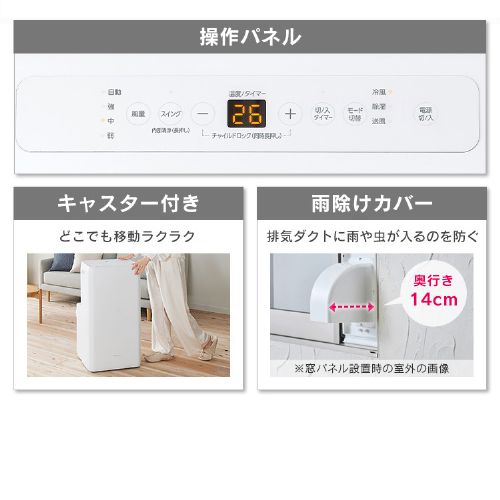 ポータブルクーラー 7～10畳 工事不要 冷風 送風 除湿 2.8kw IPA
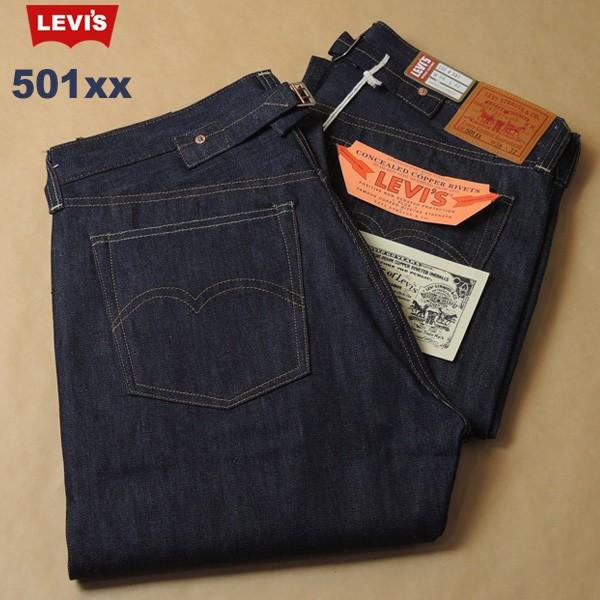 リーバイス501XX 37501 Levi's リーバイス メンズ 501 XX ヴィンテージ 1937年モデル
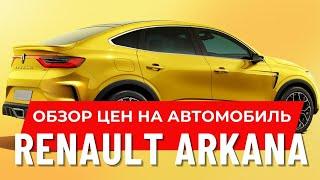 Сколько стоит автомобиль Рено Аркана(XM3).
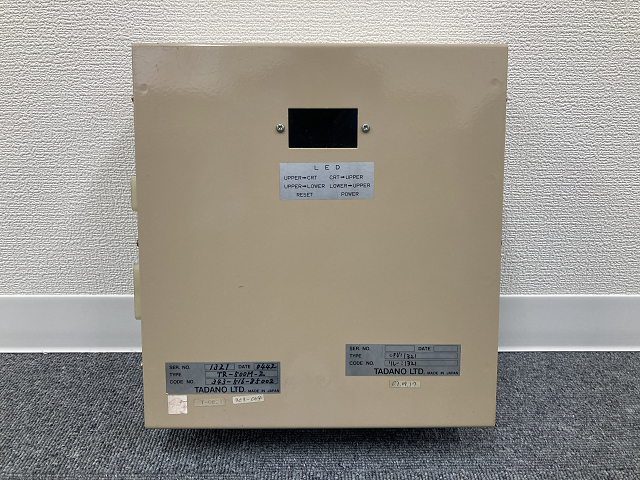 TR-500M-2 上部多重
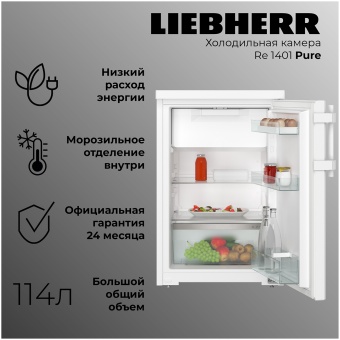 Детальное фото товара: Liebherr Re 1401-20 001 Pure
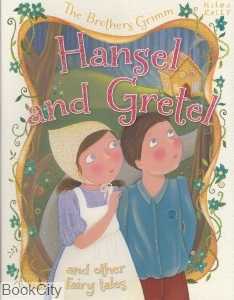 Hansel and Gretel 7471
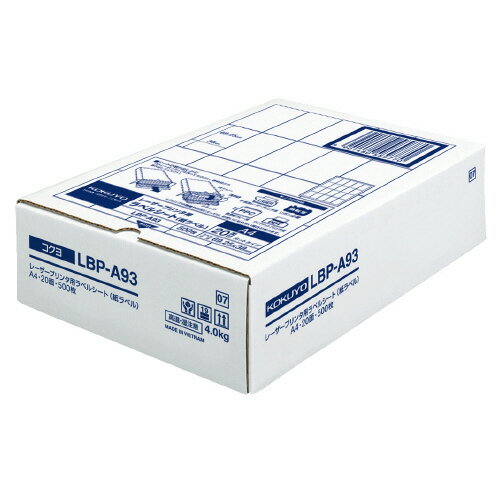 Labels - コクヨ　OAラベル　A4判　20面　入り数:500枚　モノクロレーザープリンター用　リラベル　台紙からはがしやすい　メーカー品番:LBP-A93　ラベルサイズ:W38xH69.25mm　白色度約85%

■ ■ ■

Exercise objective: Reproduce the entries above exactly, though not their pictures.

The answer:
 ポータブルクーラー 7～10畳 工事不要 冷風 送風 除湿 2.8kw IPA
 リーバイス501XX 37501 Levi's リーバイス メンズ 501 XX ヴィンテージ 1937年モデル
 Сколько стоит автомобиль Рено Аркана(XM3).
 TR-500M-2 上部多重
 Детальное фото товара: Liebherr Re 1401-20 001 Pure
 Hansel and Gretel 7471
 Labels - コクヨ　OAラベル　A4判　20面　入り数:500枚　モノクロレーザープリンター用　リラベル　台紙からはがしやすい　メーカー品番:LBP-A93　ラベルサイズ:W38xH69.25mm　白色度約85%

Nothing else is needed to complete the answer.